OBJETIVO DEL EJERCICIO
Indica cuántas líneas de los datos contienen la cadena "bbox", teniendo en cuenta mayúsculas y minúsculas. Responde solo con el número.

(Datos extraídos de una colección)
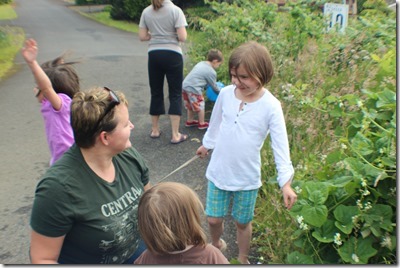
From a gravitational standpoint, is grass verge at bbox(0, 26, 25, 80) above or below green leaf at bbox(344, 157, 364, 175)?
below

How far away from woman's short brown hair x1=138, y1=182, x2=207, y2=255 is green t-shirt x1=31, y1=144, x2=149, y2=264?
0.91ft

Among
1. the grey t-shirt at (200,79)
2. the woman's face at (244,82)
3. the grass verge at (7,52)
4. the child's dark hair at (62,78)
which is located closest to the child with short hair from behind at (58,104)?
the child's dark hair at (62,78)

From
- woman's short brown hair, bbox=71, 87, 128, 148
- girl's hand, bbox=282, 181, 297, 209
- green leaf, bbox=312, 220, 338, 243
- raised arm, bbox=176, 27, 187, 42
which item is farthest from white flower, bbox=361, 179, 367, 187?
raised arm, bbox=176, 27, 187, 42

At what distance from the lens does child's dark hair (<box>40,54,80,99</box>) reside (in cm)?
292

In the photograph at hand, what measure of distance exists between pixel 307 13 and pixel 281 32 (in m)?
0.50

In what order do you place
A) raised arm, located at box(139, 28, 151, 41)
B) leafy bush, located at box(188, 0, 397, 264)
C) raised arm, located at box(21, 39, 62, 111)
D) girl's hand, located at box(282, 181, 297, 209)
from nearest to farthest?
leafy bush, located at box(188, 0, 397, 264)
girl's hand, located at box(282, 181, 297, 209)
raised arm, located at box(21, 39, 62, 111)
raised arm, located at box(139, 28, 151, 41)

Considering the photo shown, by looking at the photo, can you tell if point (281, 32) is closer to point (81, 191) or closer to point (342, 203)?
A: point (342, 203)

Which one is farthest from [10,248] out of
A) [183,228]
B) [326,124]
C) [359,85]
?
[359,85]

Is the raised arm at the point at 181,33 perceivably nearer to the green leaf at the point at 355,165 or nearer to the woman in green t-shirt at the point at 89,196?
the woman in green t-shirt at the point at 89,196

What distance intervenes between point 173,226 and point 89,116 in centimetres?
62

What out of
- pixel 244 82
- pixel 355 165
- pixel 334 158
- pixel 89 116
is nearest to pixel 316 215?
pixel 355 165

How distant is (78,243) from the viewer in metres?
1.88

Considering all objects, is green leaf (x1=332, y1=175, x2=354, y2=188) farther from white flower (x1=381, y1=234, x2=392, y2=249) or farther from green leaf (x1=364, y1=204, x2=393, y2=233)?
white flower (x1=381, y1=234, x2=392, y2=249)

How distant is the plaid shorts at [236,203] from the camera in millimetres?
2756
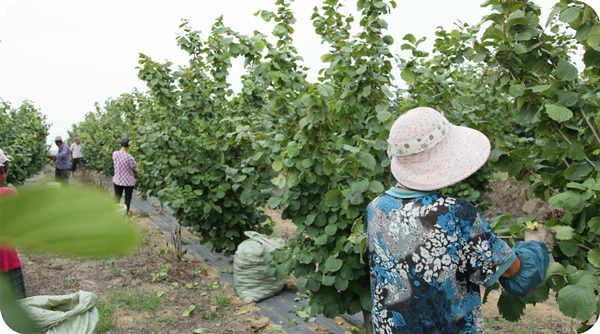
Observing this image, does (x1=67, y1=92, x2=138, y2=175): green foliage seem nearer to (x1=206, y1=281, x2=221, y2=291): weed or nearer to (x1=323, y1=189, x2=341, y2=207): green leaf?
(x1=206, y1=281, x2=221, y2=291): weed

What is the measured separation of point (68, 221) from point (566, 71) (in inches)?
71.6

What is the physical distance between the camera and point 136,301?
14.1ft

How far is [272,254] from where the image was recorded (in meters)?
3.58

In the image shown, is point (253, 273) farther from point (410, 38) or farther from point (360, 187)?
point (410, 38)

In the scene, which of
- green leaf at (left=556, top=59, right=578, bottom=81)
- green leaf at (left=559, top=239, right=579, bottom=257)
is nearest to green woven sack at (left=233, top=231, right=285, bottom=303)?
green leaf at (left=559, top=239, right=579, bottom=257)

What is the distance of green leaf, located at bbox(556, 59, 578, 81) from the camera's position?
4.88ft

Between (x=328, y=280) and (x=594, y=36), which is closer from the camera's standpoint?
(x=594, y=36)

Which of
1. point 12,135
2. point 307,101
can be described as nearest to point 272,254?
point 307,101

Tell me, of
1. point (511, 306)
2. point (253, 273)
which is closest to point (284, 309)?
point (253, 273)

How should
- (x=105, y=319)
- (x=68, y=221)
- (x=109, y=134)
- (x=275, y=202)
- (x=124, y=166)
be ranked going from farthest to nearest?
(x=109, y=134) < (x=124, y=166) < (x=105, y=319) < (x=275, y=202) < (x=68, y=221)

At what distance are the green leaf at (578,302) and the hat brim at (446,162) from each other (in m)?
0.52

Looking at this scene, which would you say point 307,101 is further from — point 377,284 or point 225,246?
point 225,246

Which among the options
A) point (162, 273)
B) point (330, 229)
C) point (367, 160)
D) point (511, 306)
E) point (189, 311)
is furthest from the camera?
point (162, 273)

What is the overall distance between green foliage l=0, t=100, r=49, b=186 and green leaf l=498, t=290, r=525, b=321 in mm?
5810
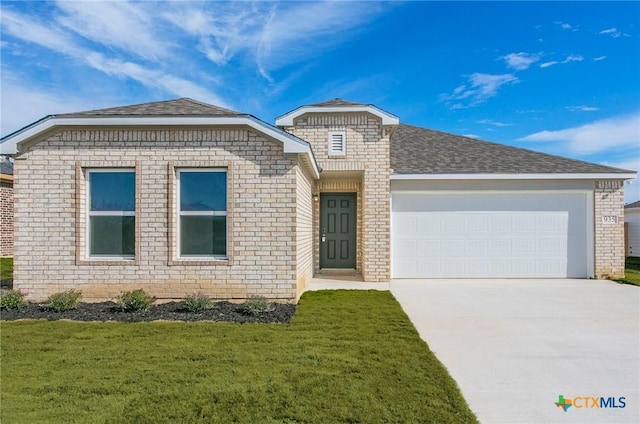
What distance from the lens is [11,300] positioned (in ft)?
20.6

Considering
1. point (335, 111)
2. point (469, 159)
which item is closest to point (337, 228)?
point (335, 111)

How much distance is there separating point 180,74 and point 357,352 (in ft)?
41.0

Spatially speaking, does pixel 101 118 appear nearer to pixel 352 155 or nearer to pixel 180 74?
pixel 352 155

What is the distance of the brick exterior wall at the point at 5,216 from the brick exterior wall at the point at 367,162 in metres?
13.6

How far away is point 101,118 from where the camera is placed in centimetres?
671

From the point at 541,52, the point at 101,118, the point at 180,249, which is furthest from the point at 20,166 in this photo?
the point at 541,52

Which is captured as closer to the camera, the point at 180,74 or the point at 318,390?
the point at 318,390

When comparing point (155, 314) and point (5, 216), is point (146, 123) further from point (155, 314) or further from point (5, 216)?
point (5, 216)

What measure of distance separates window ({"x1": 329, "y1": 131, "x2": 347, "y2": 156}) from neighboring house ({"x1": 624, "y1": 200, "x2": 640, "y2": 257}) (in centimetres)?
1607

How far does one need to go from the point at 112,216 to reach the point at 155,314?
2.27 metres

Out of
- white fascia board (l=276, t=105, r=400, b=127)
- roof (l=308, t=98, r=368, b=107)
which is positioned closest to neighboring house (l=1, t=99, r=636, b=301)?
white fascia board (l=276, t=105, r=400, b=127)

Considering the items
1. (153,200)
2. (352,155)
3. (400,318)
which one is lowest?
(400,318)

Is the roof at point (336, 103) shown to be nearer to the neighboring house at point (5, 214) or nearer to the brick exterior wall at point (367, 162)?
the brick exterior wall at point (367, 162)

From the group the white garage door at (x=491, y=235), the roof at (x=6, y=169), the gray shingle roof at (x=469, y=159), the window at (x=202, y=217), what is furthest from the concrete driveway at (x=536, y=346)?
the roof at (x=6, y=169)
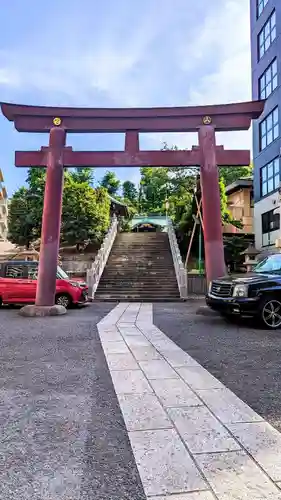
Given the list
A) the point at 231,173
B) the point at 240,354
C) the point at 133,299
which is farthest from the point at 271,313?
the point at 231,173

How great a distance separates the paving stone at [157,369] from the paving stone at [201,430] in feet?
3.64

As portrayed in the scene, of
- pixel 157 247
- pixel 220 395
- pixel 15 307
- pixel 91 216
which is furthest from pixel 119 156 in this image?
pixel 91 216

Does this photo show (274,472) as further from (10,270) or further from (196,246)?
(196,246)

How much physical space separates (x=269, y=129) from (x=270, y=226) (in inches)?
213

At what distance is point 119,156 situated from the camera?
1138 cm

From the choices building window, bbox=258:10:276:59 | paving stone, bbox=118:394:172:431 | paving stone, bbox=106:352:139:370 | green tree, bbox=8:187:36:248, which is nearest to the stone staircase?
green tree, bbox=8:187:36:248

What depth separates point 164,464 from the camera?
7.97 ft

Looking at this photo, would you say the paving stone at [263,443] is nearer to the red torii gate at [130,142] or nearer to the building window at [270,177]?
the red torii gate at [130,142]

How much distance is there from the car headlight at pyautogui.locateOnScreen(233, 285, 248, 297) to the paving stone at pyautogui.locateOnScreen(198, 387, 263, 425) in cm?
429

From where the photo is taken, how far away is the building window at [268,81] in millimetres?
20766

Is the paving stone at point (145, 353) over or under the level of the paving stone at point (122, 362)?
over

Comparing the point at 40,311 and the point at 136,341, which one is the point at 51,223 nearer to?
the point at 40,311

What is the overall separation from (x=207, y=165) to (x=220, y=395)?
27.8ft

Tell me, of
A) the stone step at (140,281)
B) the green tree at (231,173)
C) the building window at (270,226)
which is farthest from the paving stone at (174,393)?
the green tree at (231,173)
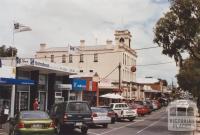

RESPUESTA
10